ULVERHEIM wurde ursprünglich als Solo-Projekt des gleichnamigen schwedischen Ex-THORNIUM-Gitarristen gegründet, ist inzwischen aber als Duo aktiv, da sich mit Kali Ma auch noch die ex-THORNIUM-Bassistin aufgedrängt hat. Und bei so viel THORNIUM bin ich nicht überrascht, dass UVERHEIM eben solche schwarzmetallischen Belanglosigkeiten zelebrieren, die auch nach zig Durchläufen ihre Banalität nicht ablegen können. Hier tönt es etwas basischer und oldschooliger als bei THORNIUM, aber das wenig aufregende Songwriting wurde verlustfrei herübergerettet. Stücke wie „Terror“, der Titelsong, „Arkebusering“ oder „Bomberna Faller“ kommen ohne Höhepunkte aus, klingen in ihrem immer gleichen, stark von jüngeren SATYRICON inspirierten Midtempo arg vorhersehbar und bieten nichts, rein gar nichts, was andere Genre-Bands nicht schon x-fach besser hinbekommen haben. Als Krönung wurde „När Dimman Lättar“ reichlich saft- und kraftlos produziert, so dass hier weder Fans sägender Bollersounds noch dreckiger Rumpelklänge einigermaßen auf ihre Kosten kommen. Muss man nicht haben.

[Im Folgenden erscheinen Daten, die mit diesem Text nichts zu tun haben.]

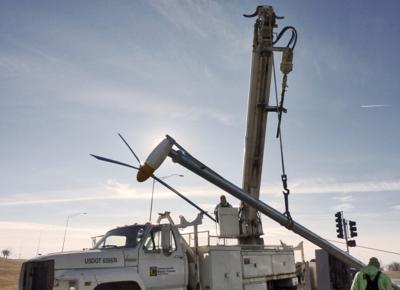 Small wind turbine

GRIFFAR sind nicht die schnellsten: nicht nur, dass sie satte zehn Jahre bis zum ersten Album gebraucht haben, es kommen auch noch mal vier Jahre Labelsuche dazu, bis „Monastery“ endlich in die Läden kommen konnte. In der Zwischenzeit haben sich einige Bandmitglieder mit ENTHRONED und TAAKE weitergebildet, was den neun Songs im handwerklichen Bereich anzuhören ist, GRIFFAR machen da alles richtig. Für sich genommen ist jeder Song des Albums gut gemacht, sofern ein Faible für Highspeed-Black Metal da ist. Problematisch wird die Chose über Albumlänge, da wird deutlich, dass die Songs viel zu ähnlich strukturiert sind, wodurch „Monastery“ schnell ermüdet und über Mittelmaß nicht herauskommt. Ganz nett eben, aber mehr auch nicht.

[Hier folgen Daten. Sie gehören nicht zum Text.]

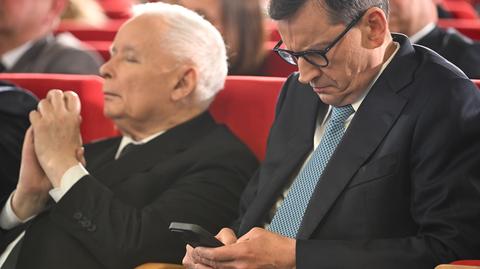 Rozłam w PiS, pożary w Hiszpanii i Francji, decyzje Nawrockiego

NAGLFAR sind nur noch zu dritt unterwegs, nachdem 2011 sowohl Drummer Matthias Gran als auch Bassist Morgan Lie ihren Hut genommen haben. Für das fünf Jahre nach dem letzten Album kommende „Teras“ hat sich Gitarrist Marcus E. Norman um den Bass gekümmert, während mit Dirk Verbeuren (SOILWORK, SCARVE) ein renommierter Drummer verpflichtet wurde. Der kann auch vom Start überzeugen, wenn er in „Pale Horse“ förmlich sein Kit zerlegt und den Song gnadenlos vorantreibt, wodurch selbst die sehr gute Gesangsleistung von Kristoffer W. Olivius ein wenig verblasst. Überhaupt machen NAGLFAR in den neun Songs keine Kompromisse und gehen härter vor als noch auf „Harvest“, ohne ihr Gespür für melodische Gitarrenläufe verloren zu haben („Bring Out Your Dead“). Neben den Highspeed-Passagen gibt es mit fies-schleppenden Songs wie „The Monolith“ dezente Entspannung für die Nackenmuskeln, bevor der nächste Black/ Death-Hammer auf den Hörer niedersaust. NAGLFAR haben in der langen Pause das Songschreiben definitiv nicht verlernt, auch wenn sie wohl nie wieder an die Jens Ryden-Phase werden anknüpfen können. „Teras“ ist ein saustarkes Black/ Death-Album, das so aus außer NAGLFAR kaum eine andere Band hätte schreiben können und das in der Schwarzkittel-Szene mächtig einschlagen wird, soviel ist mal sicher.